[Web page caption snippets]
========================================

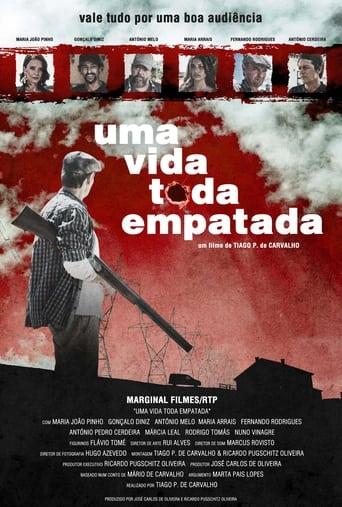 Poster of Uma Vida Toda Empatada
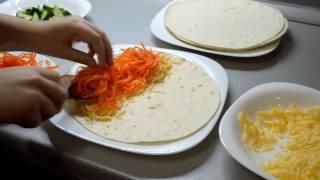 Мексиканские лепёшки. Как приготовить их дома?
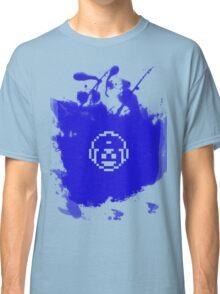 Blue Bomber (Mega Man/Rockman) Grafitti Classic T-Shirt
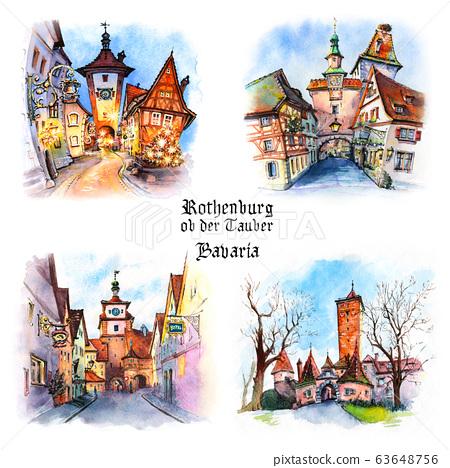 Rothenburg ob der Tauber, Germany 63648756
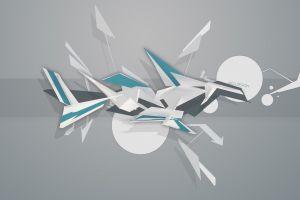 shapes abstract graffiti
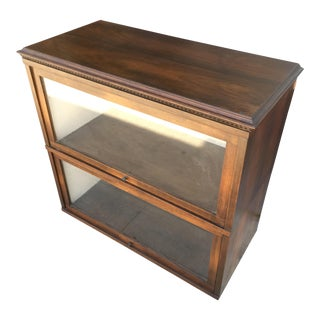 Globe-Wernicke Glass Front Storage Cabinets - A Pair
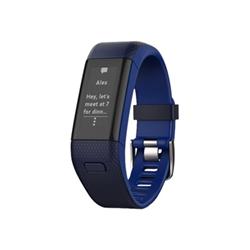 Sportwatch Garmin vívosmart HR+ - Suivi d'activités - Standard - monochrome - Bluetooth, ANT/ANT+ - 31 g - bleu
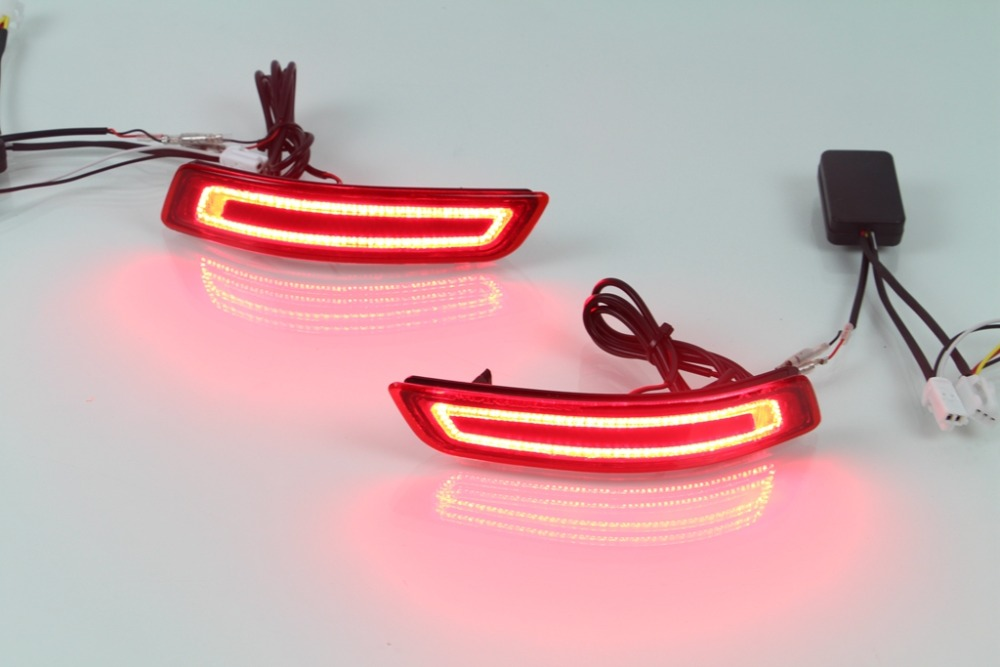 New arrival led rear bumper light brake light reflector running light for toyota altis corolla 2014 novel design top quality new halogen fog light lamp with wires and button for toyota corolla 2014 altis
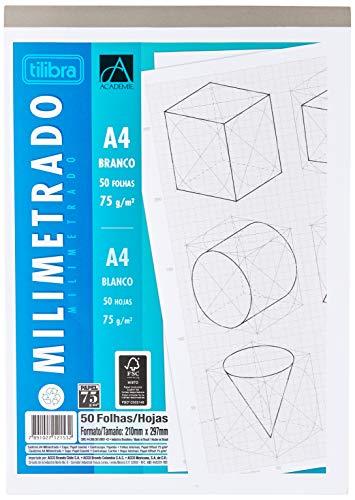 Caderno Colado Milimetrado A4 Branco Académie 50 Folhas, Tilibra - 1 un
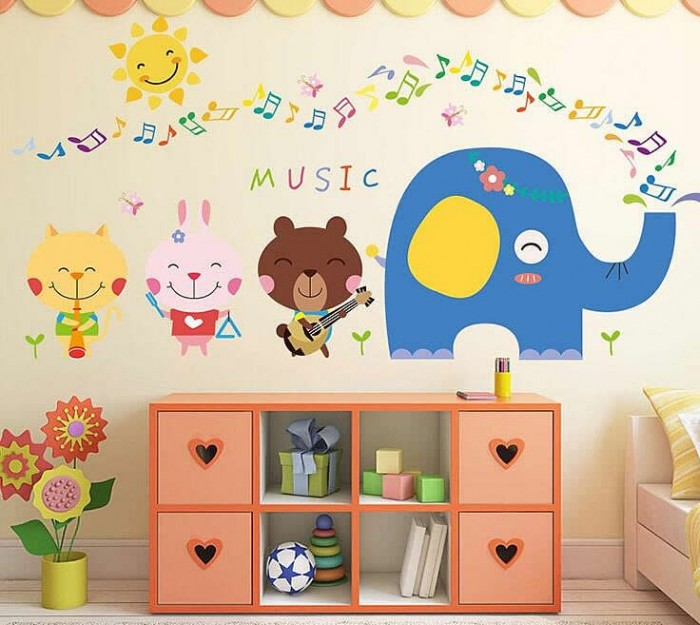 Elephant Music Note Wall Stickers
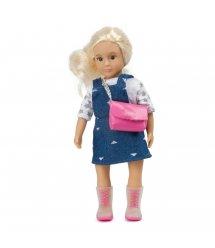 Кукла LORI 15 см Саванна LO31107Z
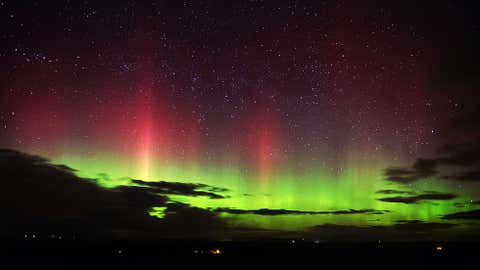 The Northern Lights seen near Hallbankgate in North Cumbria, on Feb. 27, 2014. (Stuart Walker/Caters News Agency)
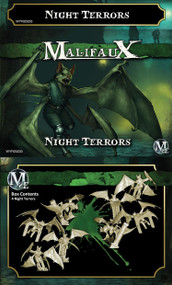 Malifaux: Resurrectionists - Night Terrors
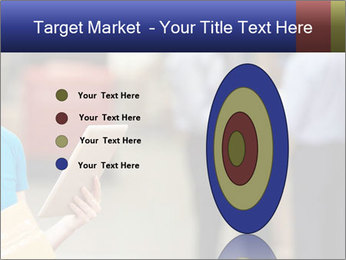 0000075375 PowerPoint Templates - Slide 84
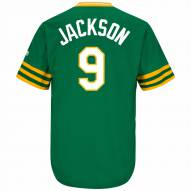 Oakland Athletics Reggie Jackson Cooperstown Replica Baseball Jersey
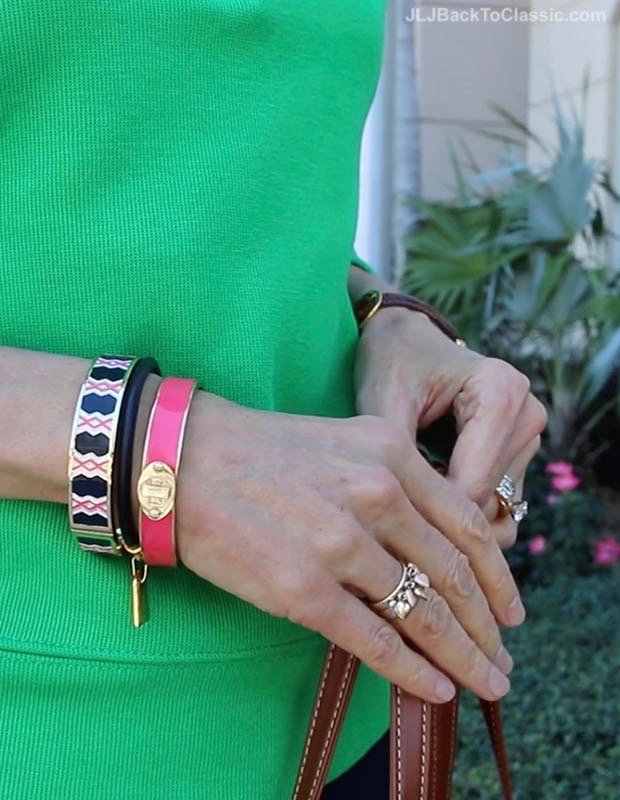 Classic-Fashion-Over-40-Ralph-Lauren-Kelly-Green-Pullover-Talbots-TUrnlock-Enamel-Bangles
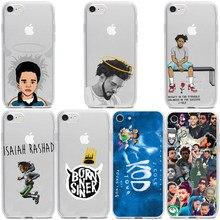 J cole capa transparente de silicone, capa macio de hip hop para crianças, iphone 11 e 11pro, promax x, xr, xs max 8 7 plus 6s plus 5 se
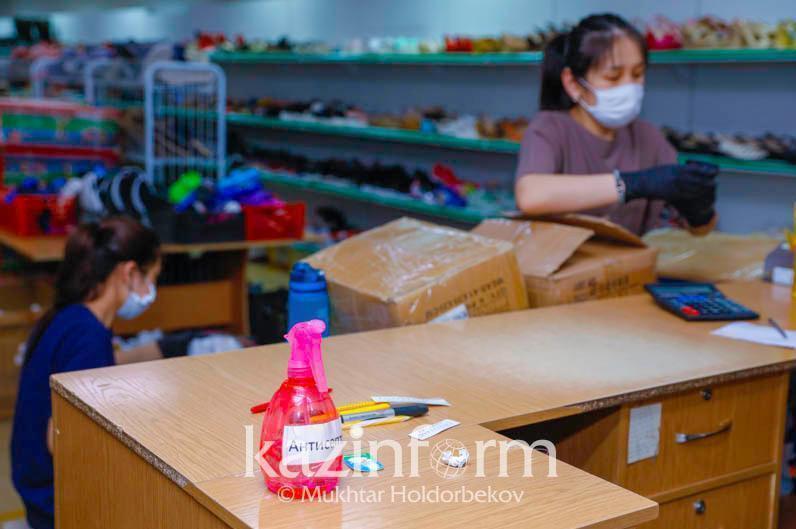 ТРЦ и торговые дома в Кызылординской области не будут работать в воскресные дни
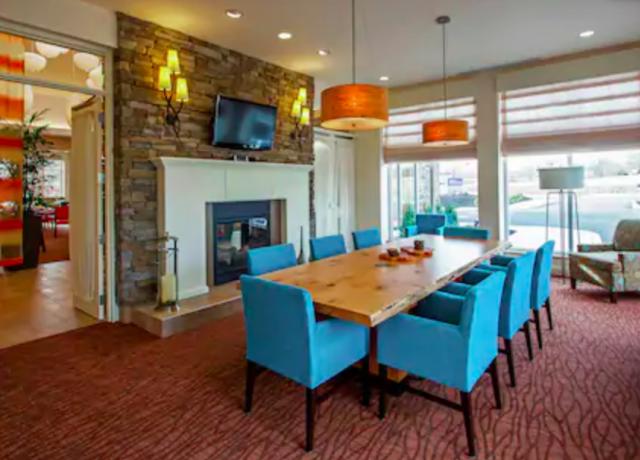 Hotel of the Week: Hilton Garden Inn Valley Forge in Oaks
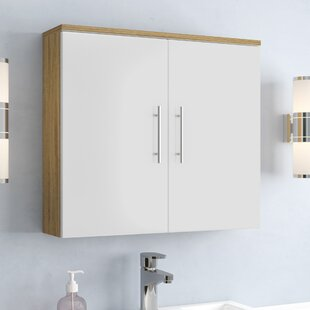 Review Salona 70 X 68cm Wall Mounted Cabinet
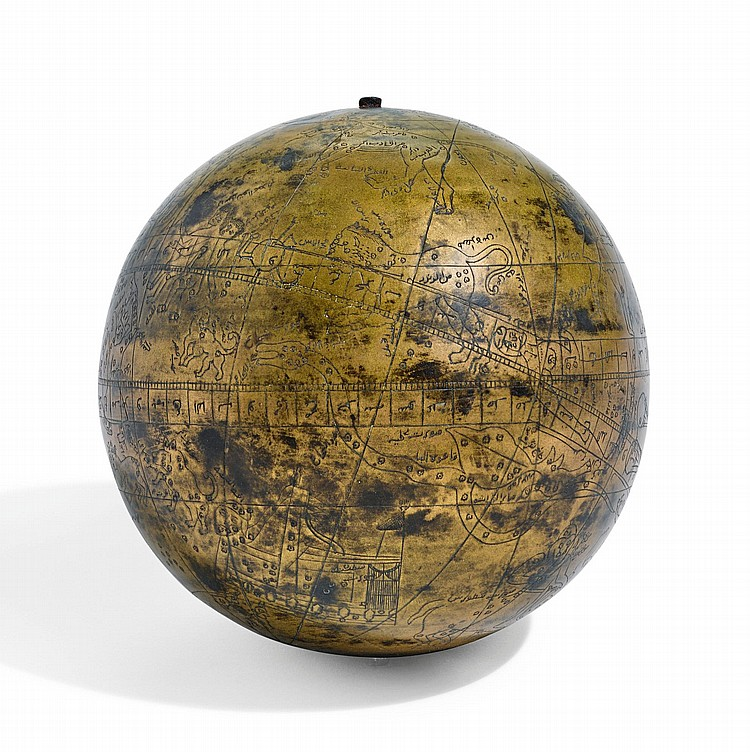 A BRASS CELESTIAL GLOBE, PROBABLY INDIA, SIGNED AND DATED 1232 AH/1816-17 AD |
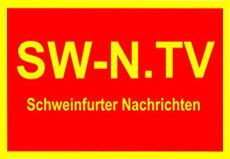 SW-N.TV Schweinfurter Nachrichten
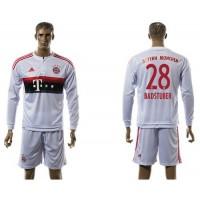 Bayern Munchen #28 Badstuber Away Long Sleeves Soccer Club Jersey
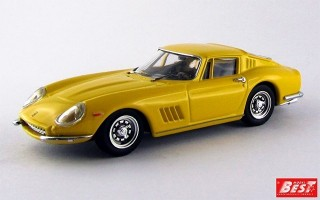 BEST9002 - FERRARI 275 GTB-4 - 1966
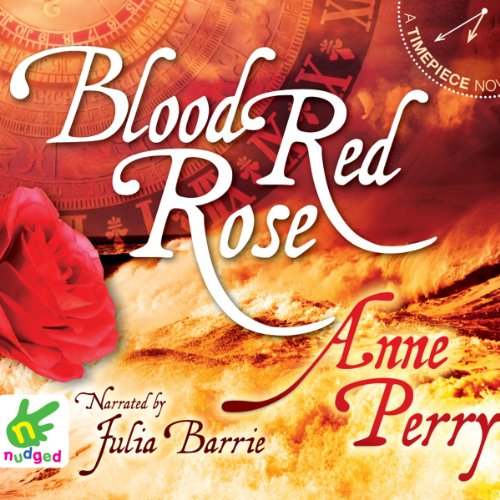 Blood Red Rose audiobook cover art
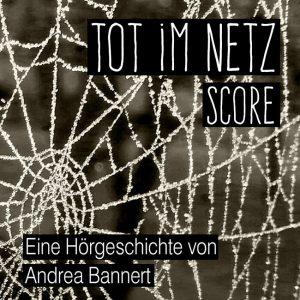 Original Hörspiel Score
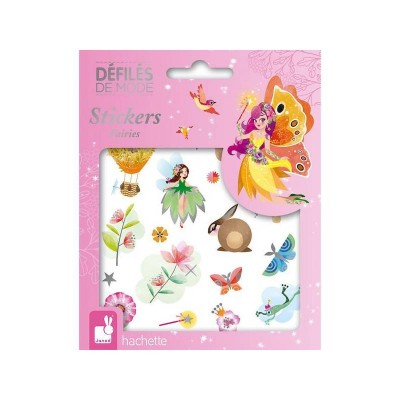 DEFILES DE MODE STICKERS FAIRIES - JANOD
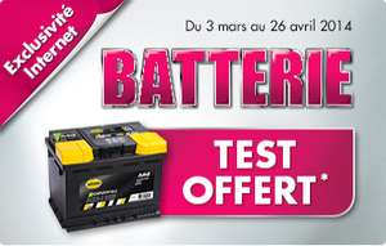 Test de la batterie de voiture offert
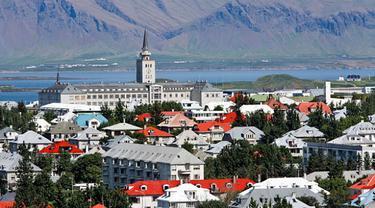 Tahun Ini, Islandia Jadi Negara Teraman di Dunia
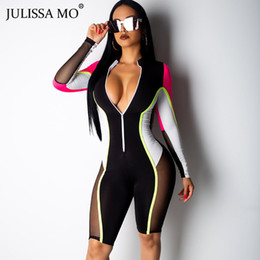 Sexy Casual Women Jumpsuit Australia - JULISSA MO Mesh Patchwork Sexy Playsuit Women Tracksuit Long Sleeve Zipper Jumpsuit Rompers 2019 Spring Casual Skinny Overalls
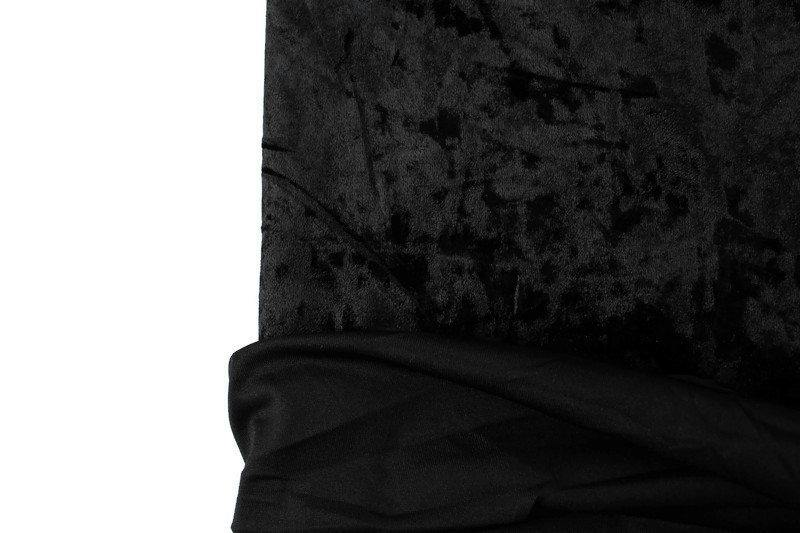 Black Crushed Stretch Velvet Knit Fabric by the yard ATK00465R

========================================

**Instructions for the task**
Could you output exactly the lines above, from the line with "Malifaux: Resurrectionists - Night Terrors" up to and including the line with "Tahun Ini, Islandia", and nothing else, skipping the pictures?

**Task result**
 Malifaux: Resurrectionists - Night Terrors
 0000075375 PowerPoint Templates - Slide 84
 Oakland Athletics Reggie Jackson Cooperstown Replica Baseball Jersey
 Classic-Fashion-Over-40-Ralph-Lauren-Kelly-Green-Pullover-Talbots-TUrnlock-Enamel-Bangles
 J cole capa transparente de silicone, capa macio de hip hop para crianças, iphone 11 e 11pro, promax x, xr, xs max 8 7 plus 6s plus 5 se
 ТРЦ и торговые дома в Кызылординской области не будут работать в воскресные дни
 Hotel of the Week: Hilton Garden Inn Valley Forge in Oaks
 Review Salona 70 X 68cm Wall Mounted Cabinet
 A BRASS CELESTIAL GLOBE, PROBABLY INDIA, SIGNED AND DATED 1232 AH/1816-17 AD |
 SW-N.TV Schweinfurter Nachrichten
 Bayern Munchen #28 Badstuber Away Long Sleeves Soccer Club Jersey
 BEST9002 - FERRARI 275 GTB-4 - 1966
 Blood Red Rose audiobook cover art
 Original Hörspiel Score
 DEFILES DE MODE STICKERS FAIRIES - JANOD
 Test de la batterie de voiture offert
 Tahun Ini, Islandia Jadi Negara Teraman di Dunia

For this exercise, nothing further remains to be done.